Es de todo punto necesario advertir que esa dos formas de la voluntad de Dios no implica una "doblez" en Dios, ni tampoco que Dios juegue con sus criaturas racionales de una manera desconsiderada. Las dos formas en que experimentamos en nuestra vida la voluntad soberana de Dios, no son extrañas entre sí, sino que tienen su raíz en la misma voluntad infinita que llama al hombre de la manera concreta en que lo llama. La llamada singular e irrepetible que está en el principio de su existencia singular, es principio de la voluntad legal en el sentido de que Dios llama al hombre a que le reconozca y le responda desde una naturaleza concreta. Por esa llamada, la persona es hombre. De esta forma se accede al problema de las relaciones del Dios con el mundo a partir de lo que es más significativo, y sólo a partir de esto se tratará de entender lo que es esencialmente inferior y subordinado. Se trataría de entender la relación del Dios con el mundo a la luz de la relación de Dios con el hombre, y no al revés.

La visión moderna que da la primacía a la causa material sobre la formal, y a la causa eficiente sobre la final, y que ha tenido tan graves consecuencias en el cambio de visón del hombre y del mundo, no es algo estrictamente novedoso y exclusivo de la modernidad, sino que tenía su principio es la concepción de la creación como fruto de una omnipotencia eficiente que no era presentada en su dependencia intrínseca de la bondad y de la finalidad.

→ **Ejercicio breve**:
Responde según el texto sobre la voluntad de Dios:
(a) ¿Qué es la persona por la llamada de Dios?
(b) ¿A la luz de qué relación se trataría de entender la relación de Dios con el mundo?
(c) ¿A qué causas da la primacía la visión moderna, y sobre cuáles?

→ **Material proporcionado**:
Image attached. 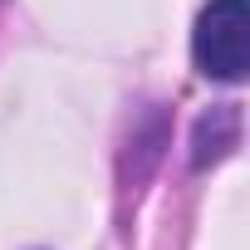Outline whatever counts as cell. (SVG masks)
Returning a JSON list of instances; mask_svg holds the SVG:
<instances>
[{"label":"cell","mask_w":250,"mask_h":250,"mask_svg":"<svg viewBox=\"0 0 250 250\" xmlns=\"http://www.w3.org/2000/svg\"><path fill=\"white\" fill-rule=\"evenodd\" d=\"M235 143H240V113H235L230 103H216L211 113L196 118V133H191V162H196V167H211V162H221Z\"/></svg>","instance_id":"obj_2"},{"label":"cell","mask_w":250,"mask_h":250,"mask_svg":"<svg viewBox=\"0 0 250 250\" xmlns=\"http://www.w3.org/2000/svg\"><path fill=\"white\" fill-rule=\"evenodd\" d=\"M191 59L216 83H240L250 69V0H211L191 35Z\"/></svg>","instance_id":"obj_1"}]
</instances>
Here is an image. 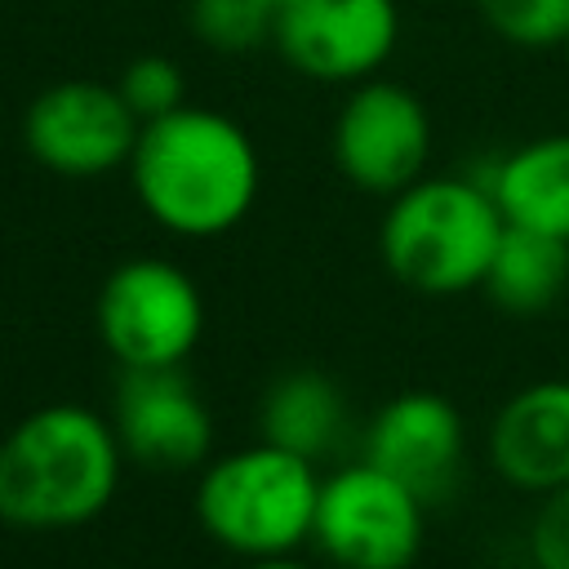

→ **Solución**:
(a) Por esa llamada, la persona es hombre.
(b) A la luz de la relación de Dios con el hombre, y no al revés.
(c) Da la primacía a la causa material sobre la formal y a la causa eficiente sobre la final.